--- LISTED RECORDS ---

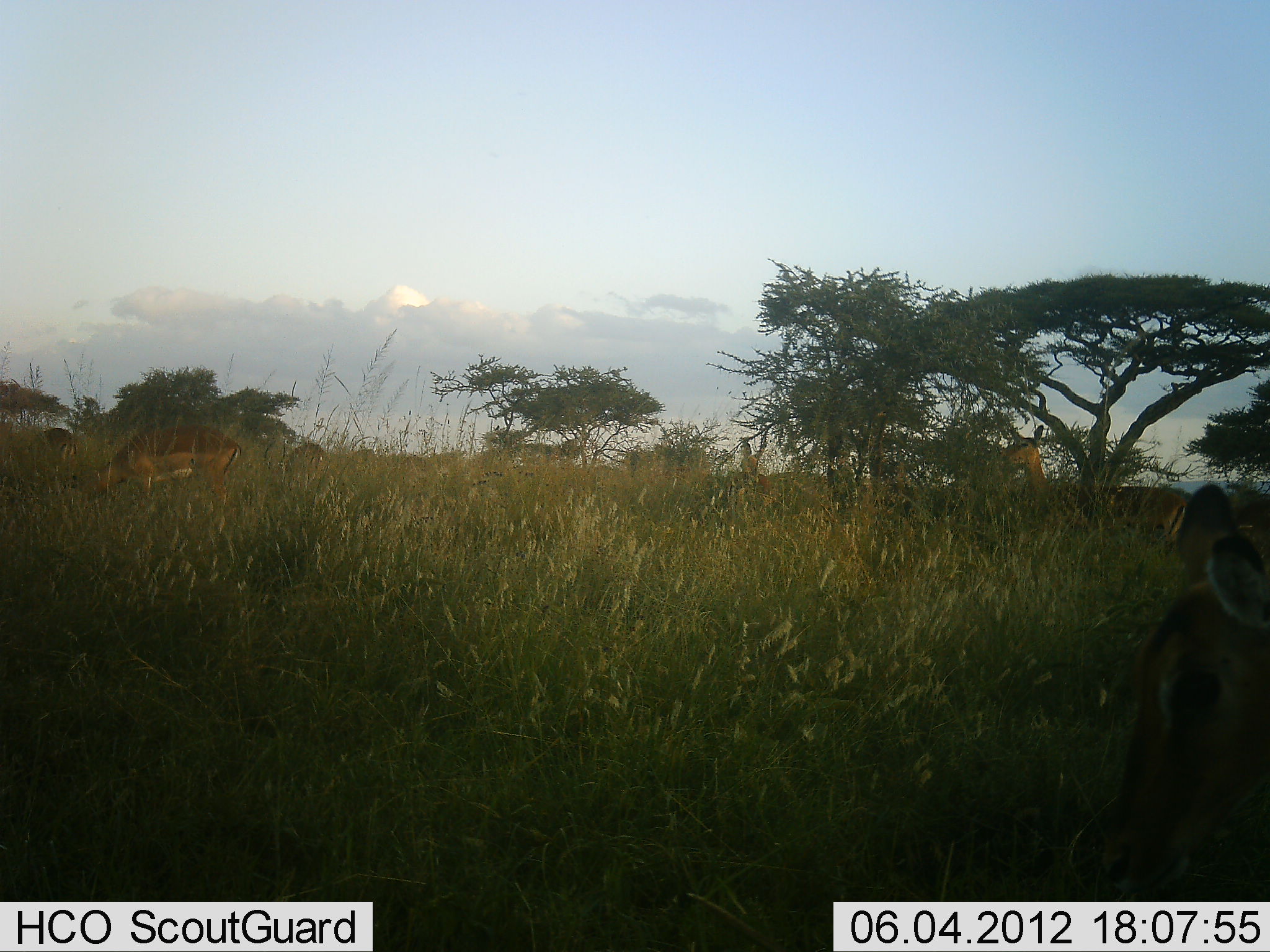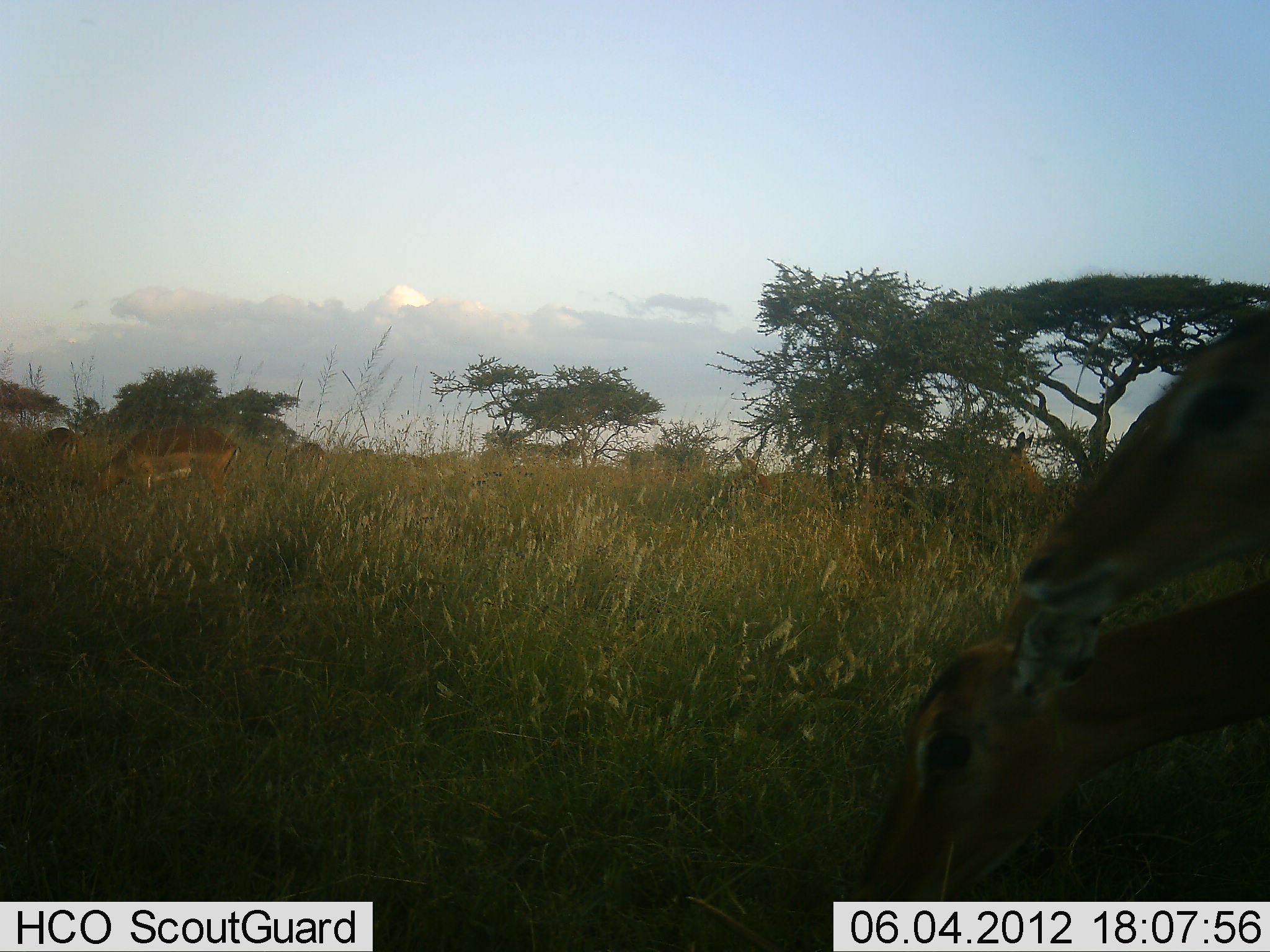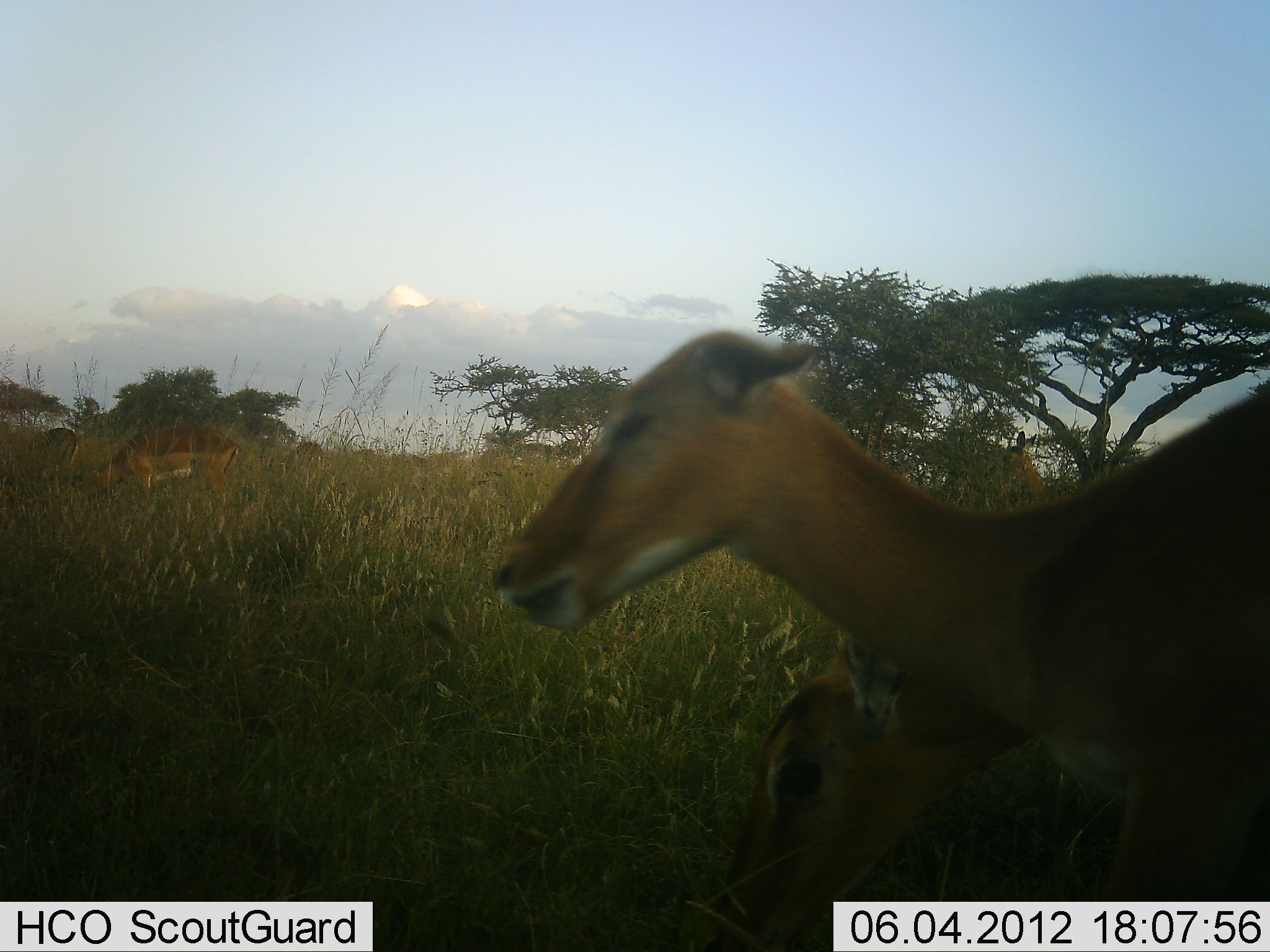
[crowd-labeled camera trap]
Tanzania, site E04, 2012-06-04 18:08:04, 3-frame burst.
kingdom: Animalia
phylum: Chordata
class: Mammalia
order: Artiodactyla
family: Bovidae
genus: Aepyceros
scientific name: Aepyceros melampus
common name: impala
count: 5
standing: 36%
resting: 9%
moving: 55%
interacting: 0%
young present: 9%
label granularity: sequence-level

---

TRY IT: Nothing should appear in the answer except the lines from the one containing "interacting: 0%" to the end of the data above, reproduced exactly.

RESPONSE FOR THIS EXERCISE:
interacting: 0%
young present: 9%
label granularity: sequence-level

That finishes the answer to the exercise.